# [What you need to do]
Count how many lines of the data below contain the string "deer"; the reply should be that number alone.

# [Supplied records]
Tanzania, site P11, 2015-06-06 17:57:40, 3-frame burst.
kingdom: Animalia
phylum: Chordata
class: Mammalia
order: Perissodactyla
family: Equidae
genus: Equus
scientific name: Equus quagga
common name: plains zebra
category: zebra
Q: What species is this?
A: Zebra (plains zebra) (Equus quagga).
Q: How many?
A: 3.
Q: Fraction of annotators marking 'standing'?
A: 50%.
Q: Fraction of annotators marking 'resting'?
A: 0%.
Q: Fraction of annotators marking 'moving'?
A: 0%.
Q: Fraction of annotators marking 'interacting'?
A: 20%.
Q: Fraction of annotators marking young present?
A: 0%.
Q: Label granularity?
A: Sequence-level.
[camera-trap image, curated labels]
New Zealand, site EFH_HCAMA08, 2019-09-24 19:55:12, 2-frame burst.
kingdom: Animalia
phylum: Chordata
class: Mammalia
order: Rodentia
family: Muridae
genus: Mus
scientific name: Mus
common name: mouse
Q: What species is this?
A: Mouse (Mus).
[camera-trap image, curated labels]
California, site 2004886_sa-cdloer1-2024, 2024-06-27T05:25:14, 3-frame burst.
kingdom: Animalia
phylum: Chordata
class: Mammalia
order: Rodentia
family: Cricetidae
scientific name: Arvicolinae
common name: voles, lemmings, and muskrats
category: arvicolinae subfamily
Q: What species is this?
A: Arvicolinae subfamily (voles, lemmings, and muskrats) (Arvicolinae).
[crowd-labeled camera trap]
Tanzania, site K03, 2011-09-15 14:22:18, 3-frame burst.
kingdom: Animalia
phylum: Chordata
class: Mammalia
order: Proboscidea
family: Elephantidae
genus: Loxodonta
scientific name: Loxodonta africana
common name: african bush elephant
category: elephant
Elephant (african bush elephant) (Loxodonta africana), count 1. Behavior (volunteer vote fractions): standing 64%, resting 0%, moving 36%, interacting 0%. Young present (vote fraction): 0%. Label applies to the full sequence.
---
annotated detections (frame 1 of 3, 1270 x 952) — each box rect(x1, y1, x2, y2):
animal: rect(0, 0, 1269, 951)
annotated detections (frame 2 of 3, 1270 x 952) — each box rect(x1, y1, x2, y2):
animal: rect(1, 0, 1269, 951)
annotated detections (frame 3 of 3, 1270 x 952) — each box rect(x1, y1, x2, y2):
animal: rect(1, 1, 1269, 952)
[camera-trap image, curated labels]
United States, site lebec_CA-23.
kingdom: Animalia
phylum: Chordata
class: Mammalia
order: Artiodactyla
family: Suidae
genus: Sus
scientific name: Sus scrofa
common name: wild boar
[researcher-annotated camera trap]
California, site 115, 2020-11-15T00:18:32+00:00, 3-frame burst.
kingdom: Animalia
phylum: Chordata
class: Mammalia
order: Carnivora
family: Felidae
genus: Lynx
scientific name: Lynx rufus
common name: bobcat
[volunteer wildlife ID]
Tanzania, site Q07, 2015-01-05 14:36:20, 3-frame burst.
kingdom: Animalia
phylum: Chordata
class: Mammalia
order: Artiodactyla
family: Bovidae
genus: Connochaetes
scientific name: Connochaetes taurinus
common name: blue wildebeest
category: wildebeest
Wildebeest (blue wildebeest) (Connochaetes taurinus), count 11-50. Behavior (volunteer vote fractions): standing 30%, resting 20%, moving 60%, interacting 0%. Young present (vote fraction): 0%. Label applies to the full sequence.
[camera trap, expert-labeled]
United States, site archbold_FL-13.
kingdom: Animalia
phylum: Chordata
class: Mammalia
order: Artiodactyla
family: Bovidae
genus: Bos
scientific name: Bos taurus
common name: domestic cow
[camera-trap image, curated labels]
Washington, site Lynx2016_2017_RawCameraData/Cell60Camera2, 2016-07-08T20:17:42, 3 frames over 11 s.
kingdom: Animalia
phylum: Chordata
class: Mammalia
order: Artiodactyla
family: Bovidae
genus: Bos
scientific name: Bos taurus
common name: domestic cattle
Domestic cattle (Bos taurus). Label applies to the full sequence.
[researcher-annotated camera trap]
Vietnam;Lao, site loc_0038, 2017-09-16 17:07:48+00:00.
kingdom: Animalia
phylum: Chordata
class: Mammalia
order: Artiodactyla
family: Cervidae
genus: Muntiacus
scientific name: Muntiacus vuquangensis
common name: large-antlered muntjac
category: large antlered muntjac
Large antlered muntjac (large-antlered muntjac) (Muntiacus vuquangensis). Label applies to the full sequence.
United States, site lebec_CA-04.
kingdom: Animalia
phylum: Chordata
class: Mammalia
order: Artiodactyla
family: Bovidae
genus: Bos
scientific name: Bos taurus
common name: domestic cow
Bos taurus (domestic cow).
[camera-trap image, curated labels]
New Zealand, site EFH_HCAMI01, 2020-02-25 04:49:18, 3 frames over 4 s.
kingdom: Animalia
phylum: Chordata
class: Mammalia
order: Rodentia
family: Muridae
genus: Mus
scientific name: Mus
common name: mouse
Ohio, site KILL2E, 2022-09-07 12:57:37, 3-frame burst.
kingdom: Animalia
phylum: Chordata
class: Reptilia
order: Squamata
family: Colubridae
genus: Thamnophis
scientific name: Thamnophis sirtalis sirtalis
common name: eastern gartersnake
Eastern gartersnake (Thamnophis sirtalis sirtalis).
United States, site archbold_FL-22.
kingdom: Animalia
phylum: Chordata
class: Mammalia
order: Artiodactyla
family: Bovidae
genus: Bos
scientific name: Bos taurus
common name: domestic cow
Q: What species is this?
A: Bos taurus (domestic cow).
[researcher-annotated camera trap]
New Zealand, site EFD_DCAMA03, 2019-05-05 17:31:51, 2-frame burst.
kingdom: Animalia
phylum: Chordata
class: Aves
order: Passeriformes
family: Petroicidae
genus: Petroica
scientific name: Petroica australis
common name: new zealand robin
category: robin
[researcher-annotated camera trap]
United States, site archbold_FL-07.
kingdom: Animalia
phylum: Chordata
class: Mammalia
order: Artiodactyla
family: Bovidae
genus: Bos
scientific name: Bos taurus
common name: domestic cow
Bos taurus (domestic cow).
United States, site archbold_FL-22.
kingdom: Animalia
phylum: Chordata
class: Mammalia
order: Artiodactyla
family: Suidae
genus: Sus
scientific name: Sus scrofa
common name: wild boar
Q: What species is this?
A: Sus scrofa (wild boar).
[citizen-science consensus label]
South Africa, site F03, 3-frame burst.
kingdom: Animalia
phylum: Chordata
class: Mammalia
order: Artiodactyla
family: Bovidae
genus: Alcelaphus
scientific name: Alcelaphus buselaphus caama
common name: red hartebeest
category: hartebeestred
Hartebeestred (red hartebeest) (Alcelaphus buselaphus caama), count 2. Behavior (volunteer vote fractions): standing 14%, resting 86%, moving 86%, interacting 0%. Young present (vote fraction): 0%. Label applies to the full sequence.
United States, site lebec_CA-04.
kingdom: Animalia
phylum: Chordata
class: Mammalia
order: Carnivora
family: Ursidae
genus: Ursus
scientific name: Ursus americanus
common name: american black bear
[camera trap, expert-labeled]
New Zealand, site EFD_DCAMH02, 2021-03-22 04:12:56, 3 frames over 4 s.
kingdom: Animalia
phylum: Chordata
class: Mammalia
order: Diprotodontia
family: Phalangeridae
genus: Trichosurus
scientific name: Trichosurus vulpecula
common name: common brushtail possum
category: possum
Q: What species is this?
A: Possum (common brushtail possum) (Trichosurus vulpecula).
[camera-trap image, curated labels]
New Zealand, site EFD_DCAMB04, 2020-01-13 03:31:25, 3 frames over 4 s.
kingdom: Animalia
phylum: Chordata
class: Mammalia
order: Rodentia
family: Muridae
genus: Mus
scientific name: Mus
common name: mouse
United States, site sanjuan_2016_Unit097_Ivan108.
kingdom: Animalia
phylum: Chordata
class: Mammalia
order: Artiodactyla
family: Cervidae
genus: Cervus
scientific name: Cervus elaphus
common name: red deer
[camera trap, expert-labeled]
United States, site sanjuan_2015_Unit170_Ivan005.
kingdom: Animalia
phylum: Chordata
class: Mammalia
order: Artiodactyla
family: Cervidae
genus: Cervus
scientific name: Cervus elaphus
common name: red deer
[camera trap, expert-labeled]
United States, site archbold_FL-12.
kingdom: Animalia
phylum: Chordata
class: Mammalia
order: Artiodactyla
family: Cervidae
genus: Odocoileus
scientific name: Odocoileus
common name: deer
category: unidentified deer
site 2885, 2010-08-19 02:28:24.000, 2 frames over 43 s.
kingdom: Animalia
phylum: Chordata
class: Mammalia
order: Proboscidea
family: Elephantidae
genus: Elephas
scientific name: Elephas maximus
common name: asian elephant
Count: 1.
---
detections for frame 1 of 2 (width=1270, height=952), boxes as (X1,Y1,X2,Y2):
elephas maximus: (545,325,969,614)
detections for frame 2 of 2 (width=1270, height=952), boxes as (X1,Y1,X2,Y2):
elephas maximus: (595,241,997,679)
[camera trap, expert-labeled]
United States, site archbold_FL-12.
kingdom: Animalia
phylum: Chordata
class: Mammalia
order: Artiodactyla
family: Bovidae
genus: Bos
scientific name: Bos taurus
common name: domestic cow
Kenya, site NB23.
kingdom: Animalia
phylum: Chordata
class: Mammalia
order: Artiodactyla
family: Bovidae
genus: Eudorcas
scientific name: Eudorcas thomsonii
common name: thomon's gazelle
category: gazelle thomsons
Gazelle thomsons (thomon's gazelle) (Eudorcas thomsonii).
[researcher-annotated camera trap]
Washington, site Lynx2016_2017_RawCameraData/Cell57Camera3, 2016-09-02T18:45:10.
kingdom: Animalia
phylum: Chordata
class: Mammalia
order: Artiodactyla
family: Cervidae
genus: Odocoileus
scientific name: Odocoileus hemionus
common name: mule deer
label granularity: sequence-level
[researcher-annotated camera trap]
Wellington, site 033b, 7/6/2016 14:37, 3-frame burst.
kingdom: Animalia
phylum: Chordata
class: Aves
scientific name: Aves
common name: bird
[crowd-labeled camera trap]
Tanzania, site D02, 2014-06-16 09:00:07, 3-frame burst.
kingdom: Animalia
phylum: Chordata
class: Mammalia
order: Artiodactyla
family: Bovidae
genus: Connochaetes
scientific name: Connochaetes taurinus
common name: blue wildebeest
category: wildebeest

# [Answer box]
5